--- Estratto del testo ---

Che il “caso” cinese valga a monito per chi dalle nostre parti ha ancora qualche limitata possibilità d’influire sulle cattive leggi che esistono e che si vengono formando o modificando: il futuro potrebbe essere non molto dissimile...

lunedì 25 marzo 2013





BREVI CONSIDERAZIONI 
SUL POSTCOMUNISMO




   L’onorevole Silvio Berlusconi, quando vuole effettuare un affondo contro il Partito Democratico e, nel contempo, suscitare l’entusiasmo dei suoi fedeli, sfodera senza timore la parola “comunisti”. Bersani e i suoi, cattolici democratici compresi, non sarebbero altro per lui che la continuazione, sotto mentite spoglie, del vecchio partito comunista, che, con i suoi errori e le sue colpe, con la sua mentalità settaria e la pratica abituale del mendacio, era un tempo l’arcinemico delle destre. È un illuso, Berlusconi, o uno scaltro manipolatore di coscienze che propala a sua volta menzogne per attizzare un odio anticomunista da “guardie bianche” oppure uno che, in qualche misura e forse solo “a naso”, “ci azzecca”?
Forse, le prime due cose, almeno in parte, sono vere. Però, nella sua argomentazione così tranchant e apparentemente rozza credo vi sia un fondo di verità.
Al di là della filiazione storica oggettiva da Partito Comunista Italiano a Partito Democratico della Sinistra, da Democratici di Sinistra a Partito Democratico — che il Cavaliere cita spesso —, in questa catena di cambiamenti d’identità qualcosa è rimasto, un substrato esiste ancora di quello che era il vecchio modo di pensare e di agire dei comunisti “storici”, qualcosa che sopravvive al di là del ricambio di personale politico, dei programmi, dei riferimenti ideologici e partitici. Esiste cioè un fil rouge che lega i comunisti di Berlinguer — prendendolo come esempio — e i “democratici” di Bersani.

--- Record ---

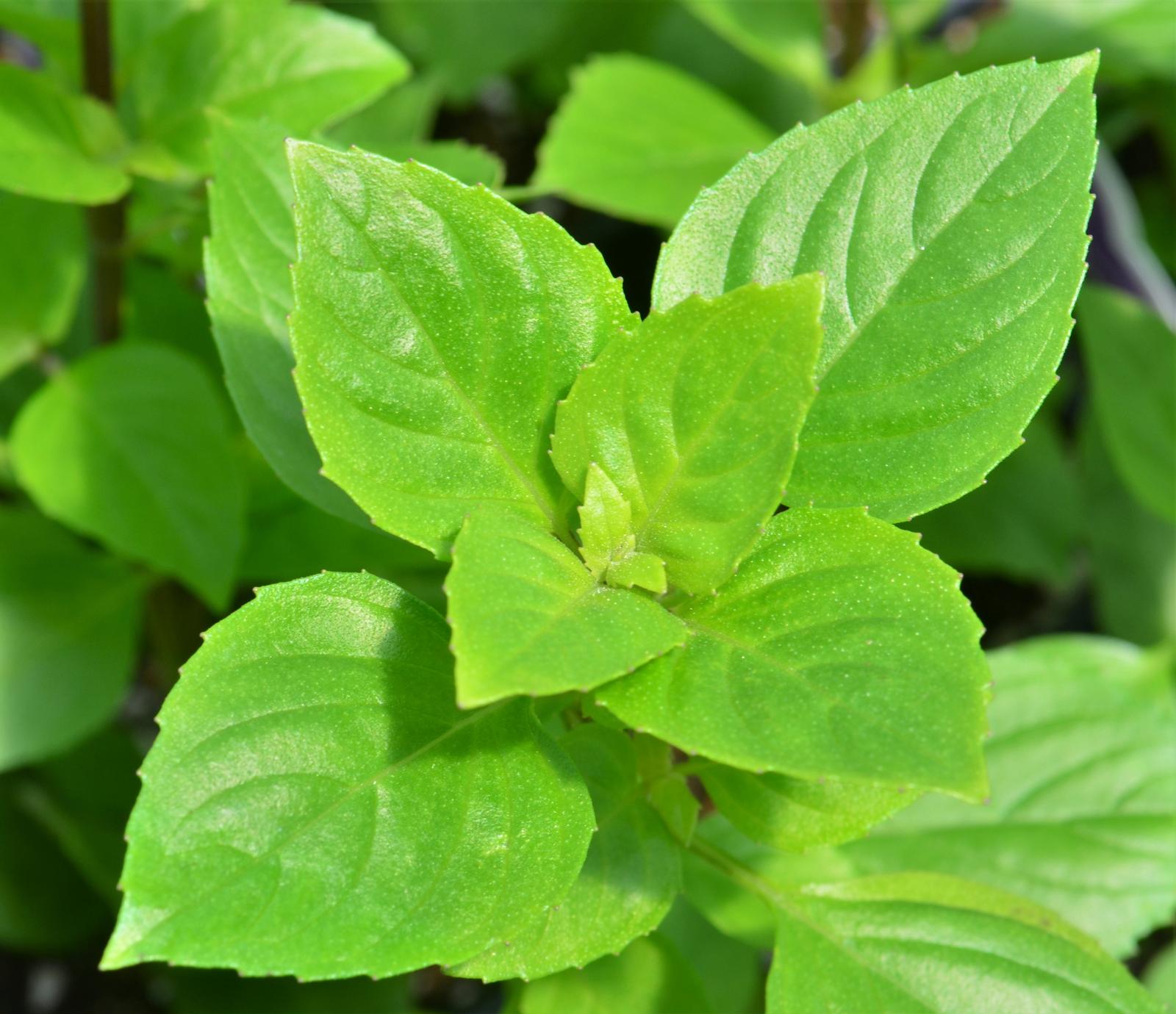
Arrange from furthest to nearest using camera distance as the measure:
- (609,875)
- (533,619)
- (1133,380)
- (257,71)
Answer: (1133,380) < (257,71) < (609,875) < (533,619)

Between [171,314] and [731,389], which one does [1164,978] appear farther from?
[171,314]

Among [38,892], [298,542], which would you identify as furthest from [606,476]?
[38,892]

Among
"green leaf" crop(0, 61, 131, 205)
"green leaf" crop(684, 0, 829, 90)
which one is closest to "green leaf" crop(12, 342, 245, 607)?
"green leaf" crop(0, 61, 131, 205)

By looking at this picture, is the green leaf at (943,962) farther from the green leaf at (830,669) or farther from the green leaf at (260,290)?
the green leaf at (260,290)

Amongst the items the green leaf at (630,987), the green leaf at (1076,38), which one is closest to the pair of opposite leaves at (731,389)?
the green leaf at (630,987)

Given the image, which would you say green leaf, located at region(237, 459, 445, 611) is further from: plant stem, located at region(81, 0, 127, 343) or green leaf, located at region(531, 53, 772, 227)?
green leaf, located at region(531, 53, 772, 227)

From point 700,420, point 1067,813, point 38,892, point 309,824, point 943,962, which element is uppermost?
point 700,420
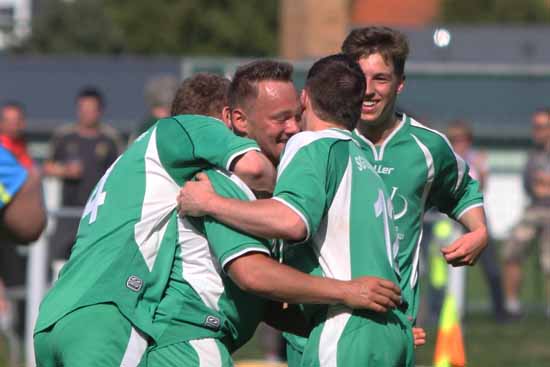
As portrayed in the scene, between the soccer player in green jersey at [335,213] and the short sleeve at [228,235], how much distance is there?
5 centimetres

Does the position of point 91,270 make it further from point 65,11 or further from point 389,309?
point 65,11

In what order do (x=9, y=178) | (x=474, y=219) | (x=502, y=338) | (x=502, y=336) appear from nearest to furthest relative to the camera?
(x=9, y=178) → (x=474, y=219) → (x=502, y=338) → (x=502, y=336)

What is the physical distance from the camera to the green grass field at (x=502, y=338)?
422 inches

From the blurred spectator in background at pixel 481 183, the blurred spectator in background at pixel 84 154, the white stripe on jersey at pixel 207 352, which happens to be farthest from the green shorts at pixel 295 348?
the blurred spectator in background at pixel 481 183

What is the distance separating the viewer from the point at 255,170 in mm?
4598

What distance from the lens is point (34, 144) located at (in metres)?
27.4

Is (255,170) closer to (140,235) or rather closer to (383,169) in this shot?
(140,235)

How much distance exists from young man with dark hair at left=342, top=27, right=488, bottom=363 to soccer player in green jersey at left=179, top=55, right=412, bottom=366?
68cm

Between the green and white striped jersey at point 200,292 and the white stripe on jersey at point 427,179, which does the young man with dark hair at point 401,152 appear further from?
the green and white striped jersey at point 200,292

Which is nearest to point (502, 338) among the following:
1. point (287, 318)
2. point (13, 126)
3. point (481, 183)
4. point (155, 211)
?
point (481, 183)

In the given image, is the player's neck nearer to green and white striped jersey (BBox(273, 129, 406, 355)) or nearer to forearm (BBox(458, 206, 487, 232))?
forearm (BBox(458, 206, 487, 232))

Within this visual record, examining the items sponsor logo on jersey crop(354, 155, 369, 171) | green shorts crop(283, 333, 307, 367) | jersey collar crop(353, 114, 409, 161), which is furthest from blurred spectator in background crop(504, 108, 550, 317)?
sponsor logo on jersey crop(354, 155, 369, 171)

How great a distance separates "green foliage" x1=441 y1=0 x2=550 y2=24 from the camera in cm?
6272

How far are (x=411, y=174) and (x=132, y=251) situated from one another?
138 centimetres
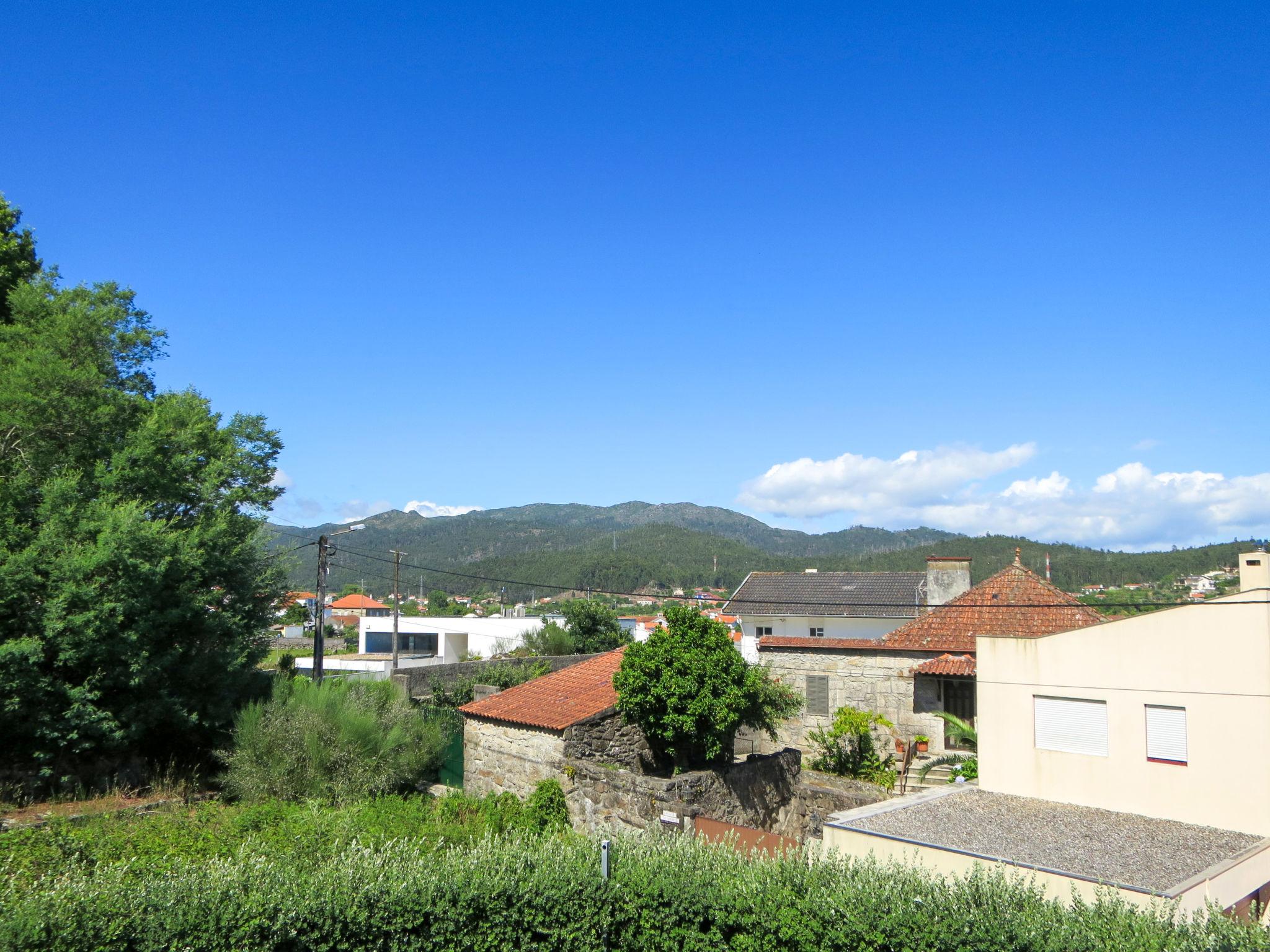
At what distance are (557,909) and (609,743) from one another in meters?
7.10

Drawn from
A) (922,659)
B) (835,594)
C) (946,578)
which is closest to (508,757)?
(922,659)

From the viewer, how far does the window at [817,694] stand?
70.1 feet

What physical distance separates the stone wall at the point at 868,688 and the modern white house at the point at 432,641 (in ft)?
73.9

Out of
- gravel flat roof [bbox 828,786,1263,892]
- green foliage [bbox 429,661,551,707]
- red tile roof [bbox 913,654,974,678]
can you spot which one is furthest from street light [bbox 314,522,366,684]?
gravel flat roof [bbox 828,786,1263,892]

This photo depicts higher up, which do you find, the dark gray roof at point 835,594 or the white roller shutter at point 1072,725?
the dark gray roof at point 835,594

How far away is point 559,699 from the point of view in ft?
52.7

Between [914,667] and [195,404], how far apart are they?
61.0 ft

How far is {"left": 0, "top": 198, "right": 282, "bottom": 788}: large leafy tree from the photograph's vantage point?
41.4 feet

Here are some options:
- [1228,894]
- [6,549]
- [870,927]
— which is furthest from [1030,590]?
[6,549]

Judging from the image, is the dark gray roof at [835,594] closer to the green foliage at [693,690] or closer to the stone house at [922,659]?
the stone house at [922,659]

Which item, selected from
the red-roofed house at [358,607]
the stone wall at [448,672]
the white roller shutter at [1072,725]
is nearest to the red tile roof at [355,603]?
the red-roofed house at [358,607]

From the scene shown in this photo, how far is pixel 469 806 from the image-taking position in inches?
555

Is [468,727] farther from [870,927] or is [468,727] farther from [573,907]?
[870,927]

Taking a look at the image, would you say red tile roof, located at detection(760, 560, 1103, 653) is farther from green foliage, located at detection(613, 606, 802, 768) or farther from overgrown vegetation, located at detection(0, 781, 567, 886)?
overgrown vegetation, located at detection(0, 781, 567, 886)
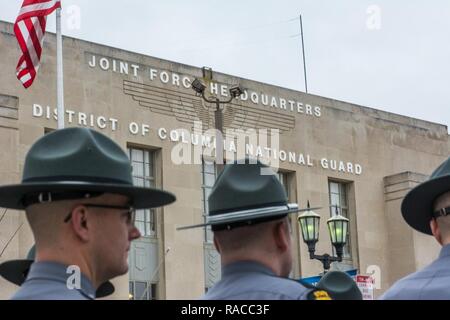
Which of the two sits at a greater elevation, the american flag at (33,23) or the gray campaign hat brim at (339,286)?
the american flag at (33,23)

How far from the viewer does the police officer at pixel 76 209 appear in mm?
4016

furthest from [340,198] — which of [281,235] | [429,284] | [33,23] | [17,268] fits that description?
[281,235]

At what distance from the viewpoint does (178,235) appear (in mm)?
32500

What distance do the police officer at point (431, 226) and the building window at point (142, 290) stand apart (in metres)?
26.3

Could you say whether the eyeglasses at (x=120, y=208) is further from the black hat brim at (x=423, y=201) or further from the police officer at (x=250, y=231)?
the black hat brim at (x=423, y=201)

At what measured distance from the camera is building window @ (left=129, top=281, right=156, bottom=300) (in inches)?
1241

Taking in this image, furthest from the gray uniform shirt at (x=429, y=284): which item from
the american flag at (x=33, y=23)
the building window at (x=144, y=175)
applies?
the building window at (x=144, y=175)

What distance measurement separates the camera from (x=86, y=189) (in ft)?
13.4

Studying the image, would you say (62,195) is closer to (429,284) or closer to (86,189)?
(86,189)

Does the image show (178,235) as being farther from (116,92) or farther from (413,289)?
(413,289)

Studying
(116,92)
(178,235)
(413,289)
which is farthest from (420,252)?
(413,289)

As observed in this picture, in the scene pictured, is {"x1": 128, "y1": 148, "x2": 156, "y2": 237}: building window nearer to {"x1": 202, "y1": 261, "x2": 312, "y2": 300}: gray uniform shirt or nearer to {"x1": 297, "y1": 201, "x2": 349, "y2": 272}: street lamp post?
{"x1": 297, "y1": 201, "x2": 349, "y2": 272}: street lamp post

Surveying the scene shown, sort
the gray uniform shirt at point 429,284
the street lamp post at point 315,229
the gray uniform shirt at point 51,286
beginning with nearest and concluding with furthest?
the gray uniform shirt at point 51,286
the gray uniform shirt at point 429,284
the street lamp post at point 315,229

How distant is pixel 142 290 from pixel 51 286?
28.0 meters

---

## Compiti da svolgere
a - Cita fedelmente il passo del testo sul postcomunismo compreso tra "L’onorevole Silvio Berlusconi, quando" e "fondo di verità.", estremi inclusi.
b - Traduci in inglese questa frase del testo sul postcomunismo: "Forse, le prime due cose, almeno in parte, sono vere."
c - Prosegui il testo sul postcomunismo riprendendo subito dopo l'ultima frase riportata.

## Risposte in ordine
a -
L’onorevole Silvio Berlusconi, quando vuole effettuare un affondo contro il Partito Democratico e, nel contempo, suscitare l’entusiasmo dei suoi fedeli, sfodera senza timore la parola “comunisti”. Bersani e i suoi, cattolici democratici compresi, non sarebbero altro per lui che la continuazione, sotto mentite spoglie, del vecchio partito comunista, che, con i suoi errori e le sue colpe, con la sua mentalità settaria e la pratica abituale del mendacio, era un tempo l’arcinemico delle destre. È un illuso, Berlusconi, o uno scaltro manipolatore di coscienze che propala a sua volta menzogne per attizzare un odio anticomunista da “guardie bianche” oppure uno che, in qualche misura e forse solo “a naso”, “ci azzecca”?
Forse, le prime due cose, almeno in parte, sono vere. Però, nella sua argomentazione così tranchant e apparentemente rozza credo vi sia un fondo di verità.

b - Perhaps the first two things are, at least in part, true.

c -
La difficoltà nel rinvenire questo filo rosso fra postcomunisti e comunisti non dipende solo, a mio avviso, dall’abilità con la quale i membri del partito postcomunista si travestono — le differenze non sono poche — da social-democra­ti­ci europei, ma da un grosso equivoco culturale dal quale solo pochi studiosi del comunismo — e poco noti, al di fuori di determinati ambienti del mondo cattolico: li cito più sotto — hanno messo in guardia.
E l’equivoco consiste nel credere che comunismo e socialismo sia due realtà coincidenti, credere cioè che il collet­tivismo sociale, la società livellata in senso egualitario, la proprietà dei beni allo Stato, il socialismo “reale”  sia la sostanza, l’essenza del comunismo. Ossia credere che nel marxismo professato dai comunisti a suo tempo il mate­rialismo dialettico e il materialismo storico, che sfocia nella società senza classi, siano due aspetti inscindibili. Eliminato, perché crollato e impresentabile, il socialismo reale dagli obiettivi degli eredi del comunismo, quindi, non avrebbe più senso parlare di comunismo.
In realtà non è così. E non nel senso dei progressisti non marxisti, specialmente cattolici, che negli anni della grande fascinazione marxista, gli anni 1970, sostenevano — e forse ancora sostengono —, in Europa e in America Latina, di fare a meno della dialettica e di avvalersi della sola concezione materialistica della storia come mero strumento di analisi dei “conflitti di classe”. Bensì in senso esattamente opposto: cioè che l’“essenza” — uso le virgolette proprio perché il marxismo nega che le cose abbiano una essenza fissa — autentica del marxismo dei comunisti è proprio la concezione dialettico-materialistica della realtà, mentre la lettura della storia come lotta di classe ne è una categoria derivata ma non più — per usare una categoria anch’essa marxista — di una sovrastruttura, un elemento in fin dei conti acciden­ta­le e, in tesi, caduco.
E qual è l’“essenza” della dialettica marxista? Come noto, la dialettica è il movimento ininterrotto in cui qualunque concetto che si pone viene di continuo superato dal suo opposto e da tale superamento nasce un altro concetto che nuovamente si pone e che sarà a sua volta superato. Nell’accezione marxista tutta la realtà non è altro che materia in perpetua evoluzione secondo il ritmo triadico tesi-antitesi-sintesi: ogni epifenomeno della quale — ogni bolla che si forma dal ribollire perpetuo del metaforico pentolone — esiste nella misura in cui forze oscure ne promuovono la nascita momentanea, ma subito dopo la riassorbono.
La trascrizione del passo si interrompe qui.